Le nom de Charmand Grimloch n'est certainement pas sans agir comme une balayette sur votre mémoire empoussiérée par les années, ravivant quelques souvenirs que vous croyiez perdus à jamais dans une de ses innombrables sinuosités, vous qui suivez
Emperor depuis la fin du précédent millénaire. Le bonhomme, Joachim Rygg de son patronyme à la ville, connut en effet son heure de gloire à cette époque (de 1996 à 1999 pour être exact) où il tint le gouvernail claviéristique lors des prestations live de la célèbre formation norvégienne fondatrice des bases du black metal dit "symphonique".
Une renommée relativement éphémère, acquise de par ce prestigieux rôle, mais également de par ses travaux réalisés en solo sous la bannière de
Tartaros. Un projet qui bénéficia d'excellents échos dès la sortie de "The Grand Psychotic
Castle" en 1997 chez le défunt Necropolis et un EP qui apporta une vision pour le moins inaccoutumée au black metal, une alternative aux sempiternels thèmes sataniques, aux cérémonials sylvestres et aux cavalcades arctiques très en vogue en ces temps de renouveau du genre.
A l'origine du terme "horror metal" avec son cadet d'une année qu'est le "
Blood,
Monsters,
Darkness" des voisins finlandais de
Gloomy Grim dont le dépouillement confinant parfois au sommaire, les bidouillages rudimentaires et le second degré prononcé tendent plutôt à évoquer la petite boutique des horreurs, "The Grand Psychotic
Castle" impose quant à lui la représentation d'une bâtisse bien plus imposante, un séculaire château hanté de mille et une viles et furtives créatures.

▶ _Données extraites_:
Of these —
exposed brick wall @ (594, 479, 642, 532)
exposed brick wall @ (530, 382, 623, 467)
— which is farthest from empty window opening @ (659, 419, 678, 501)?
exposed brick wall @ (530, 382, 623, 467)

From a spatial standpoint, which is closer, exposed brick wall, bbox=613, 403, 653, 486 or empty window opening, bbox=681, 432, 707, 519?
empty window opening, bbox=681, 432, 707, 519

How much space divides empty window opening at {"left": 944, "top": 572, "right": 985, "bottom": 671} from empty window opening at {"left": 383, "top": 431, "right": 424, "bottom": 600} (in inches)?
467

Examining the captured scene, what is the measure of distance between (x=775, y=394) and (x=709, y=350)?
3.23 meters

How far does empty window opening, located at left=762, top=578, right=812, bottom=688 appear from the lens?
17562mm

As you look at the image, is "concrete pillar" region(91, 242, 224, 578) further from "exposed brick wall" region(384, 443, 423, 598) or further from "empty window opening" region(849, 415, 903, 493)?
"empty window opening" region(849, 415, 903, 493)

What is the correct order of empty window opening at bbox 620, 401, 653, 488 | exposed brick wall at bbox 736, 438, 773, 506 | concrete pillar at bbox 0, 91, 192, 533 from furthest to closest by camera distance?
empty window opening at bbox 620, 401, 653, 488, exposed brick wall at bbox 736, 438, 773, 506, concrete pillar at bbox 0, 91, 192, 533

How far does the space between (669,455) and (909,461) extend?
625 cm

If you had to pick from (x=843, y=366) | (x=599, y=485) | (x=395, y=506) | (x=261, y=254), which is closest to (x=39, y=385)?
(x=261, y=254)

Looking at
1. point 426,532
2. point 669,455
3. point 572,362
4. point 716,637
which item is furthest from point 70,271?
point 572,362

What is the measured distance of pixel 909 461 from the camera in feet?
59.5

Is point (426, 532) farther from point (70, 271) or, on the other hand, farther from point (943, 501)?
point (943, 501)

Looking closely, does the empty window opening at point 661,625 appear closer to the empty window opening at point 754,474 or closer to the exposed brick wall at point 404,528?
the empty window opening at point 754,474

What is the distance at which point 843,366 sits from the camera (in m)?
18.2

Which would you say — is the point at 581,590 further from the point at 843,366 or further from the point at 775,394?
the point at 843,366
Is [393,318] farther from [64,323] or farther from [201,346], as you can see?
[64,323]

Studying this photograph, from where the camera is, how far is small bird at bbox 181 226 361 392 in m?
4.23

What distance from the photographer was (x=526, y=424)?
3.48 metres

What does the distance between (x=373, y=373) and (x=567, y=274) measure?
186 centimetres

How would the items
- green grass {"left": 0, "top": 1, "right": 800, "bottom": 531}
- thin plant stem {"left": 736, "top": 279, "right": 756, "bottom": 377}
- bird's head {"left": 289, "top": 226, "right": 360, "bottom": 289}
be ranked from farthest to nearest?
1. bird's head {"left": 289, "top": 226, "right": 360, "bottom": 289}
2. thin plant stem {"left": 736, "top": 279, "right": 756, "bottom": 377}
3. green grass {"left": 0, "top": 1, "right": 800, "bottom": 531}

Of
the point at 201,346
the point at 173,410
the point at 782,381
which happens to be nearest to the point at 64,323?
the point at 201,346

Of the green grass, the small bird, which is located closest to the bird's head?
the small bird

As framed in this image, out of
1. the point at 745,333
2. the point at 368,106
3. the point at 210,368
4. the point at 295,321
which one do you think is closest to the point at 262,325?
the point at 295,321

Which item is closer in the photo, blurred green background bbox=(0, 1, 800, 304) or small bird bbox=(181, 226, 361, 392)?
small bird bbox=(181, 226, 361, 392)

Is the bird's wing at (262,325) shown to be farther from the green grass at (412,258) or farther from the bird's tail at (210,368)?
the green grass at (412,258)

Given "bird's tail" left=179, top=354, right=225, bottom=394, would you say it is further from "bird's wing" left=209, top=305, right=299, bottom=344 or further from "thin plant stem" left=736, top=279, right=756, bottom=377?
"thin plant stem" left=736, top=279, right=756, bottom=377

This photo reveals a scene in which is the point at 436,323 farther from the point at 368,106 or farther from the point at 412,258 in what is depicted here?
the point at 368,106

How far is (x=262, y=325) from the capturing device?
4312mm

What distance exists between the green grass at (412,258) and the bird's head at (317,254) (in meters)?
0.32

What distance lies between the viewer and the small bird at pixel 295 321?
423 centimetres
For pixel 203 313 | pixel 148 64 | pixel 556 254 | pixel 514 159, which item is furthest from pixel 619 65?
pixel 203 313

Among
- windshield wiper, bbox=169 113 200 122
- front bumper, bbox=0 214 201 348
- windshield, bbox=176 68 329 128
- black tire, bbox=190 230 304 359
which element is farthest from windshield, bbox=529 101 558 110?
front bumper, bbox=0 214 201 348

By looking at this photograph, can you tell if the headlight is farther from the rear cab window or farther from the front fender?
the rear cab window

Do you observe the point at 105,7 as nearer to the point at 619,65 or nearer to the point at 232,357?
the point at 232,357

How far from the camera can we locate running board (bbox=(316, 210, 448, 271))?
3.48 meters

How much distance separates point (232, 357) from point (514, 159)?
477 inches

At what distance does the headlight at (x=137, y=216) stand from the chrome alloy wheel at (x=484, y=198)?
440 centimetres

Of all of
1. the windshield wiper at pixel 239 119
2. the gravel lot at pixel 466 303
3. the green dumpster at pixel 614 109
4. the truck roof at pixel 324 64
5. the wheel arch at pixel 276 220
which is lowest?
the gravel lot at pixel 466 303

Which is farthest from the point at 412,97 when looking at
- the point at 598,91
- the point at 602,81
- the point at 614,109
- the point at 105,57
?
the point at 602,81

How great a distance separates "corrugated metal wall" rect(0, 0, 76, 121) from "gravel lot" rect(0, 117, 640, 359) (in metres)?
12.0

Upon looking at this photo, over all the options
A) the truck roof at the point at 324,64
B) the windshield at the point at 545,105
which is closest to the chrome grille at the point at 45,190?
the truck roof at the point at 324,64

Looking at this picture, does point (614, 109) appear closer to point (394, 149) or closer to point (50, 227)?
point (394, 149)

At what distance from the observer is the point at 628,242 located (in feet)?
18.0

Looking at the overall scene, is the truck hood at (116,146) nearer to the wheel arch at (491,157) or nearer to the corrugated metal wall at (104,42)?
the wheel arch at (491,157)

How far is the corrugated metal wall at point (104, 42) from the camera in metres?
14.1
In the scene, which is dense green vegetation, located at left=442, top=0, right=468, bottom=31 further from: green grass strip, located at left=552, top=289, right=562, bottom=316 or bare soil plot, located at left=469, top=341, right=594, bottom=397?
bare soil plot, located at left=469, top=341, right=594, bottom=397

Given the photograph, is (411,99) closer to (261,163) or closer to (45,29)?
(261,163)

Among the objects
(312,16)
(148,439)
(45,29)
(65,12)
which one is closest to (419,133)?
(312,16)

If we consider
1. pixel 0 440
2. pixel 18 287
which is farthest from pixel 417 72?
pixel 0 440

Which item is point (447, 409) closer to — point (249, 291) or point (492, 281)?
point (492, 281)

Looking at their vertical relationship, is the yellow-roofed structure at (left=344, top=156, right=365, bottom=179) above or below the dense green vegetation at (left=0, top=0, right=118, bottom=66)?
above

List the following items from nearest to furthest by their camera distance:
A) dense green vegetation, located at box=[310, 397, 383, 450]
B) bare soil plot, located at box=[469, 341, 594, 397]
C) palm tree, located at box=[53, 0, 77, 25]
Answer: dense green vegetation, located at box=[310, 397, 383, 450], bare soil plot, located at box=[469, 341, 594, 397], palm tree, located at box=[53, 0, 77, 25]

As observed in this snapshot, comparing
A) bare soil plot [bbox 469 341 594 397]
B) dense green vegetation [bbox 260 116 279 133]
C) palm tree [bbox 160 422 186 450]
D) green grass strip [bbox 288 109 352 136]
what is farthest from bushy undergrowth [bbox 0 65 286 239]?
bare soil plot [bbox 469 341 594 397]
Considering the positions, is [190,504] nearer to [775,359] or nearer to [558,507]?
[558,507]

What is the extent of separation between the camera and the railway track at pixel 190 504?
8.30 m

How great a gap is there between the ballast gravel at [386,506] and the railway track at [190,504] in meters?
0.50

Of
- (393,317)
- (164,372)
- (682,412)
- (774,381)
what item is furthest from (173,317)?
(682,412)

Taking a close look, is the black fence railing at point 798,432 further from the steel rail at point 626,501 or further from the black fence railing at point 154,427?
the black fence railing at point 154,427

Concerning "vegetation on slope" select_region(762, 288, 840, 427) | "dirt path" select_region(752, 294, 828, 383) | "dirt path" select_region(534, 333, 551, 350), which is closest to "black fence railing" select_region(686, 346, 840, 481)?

▶ _Consigne_: Recopiez, s'il vous plaît, le passage du texte sur Charmand Grimloch qui va de « Une renommée relativement » jusqu'à « renouveau du genre. ».

▶ _Réponse attendue_:
Une renommée relativement éphémère, acquise de par ce prestigieux rôle, mais également de par ses travaux réalisés en solo sous la bannière de
Tartaros. Un projet qui bénéficia d'excellents échos dès la sortie de "The Grand Psychotic
Castle" en 1997 chez le défunt Necropolis et un EP qui apporta une vision pour le moins inaccoutumée au black metal, une alternative aux sempiternels thèmes sataniques, aux cérémonials sylvestres et aux cavalcades arctiques très en vogue en ces temps de renouveau du genre.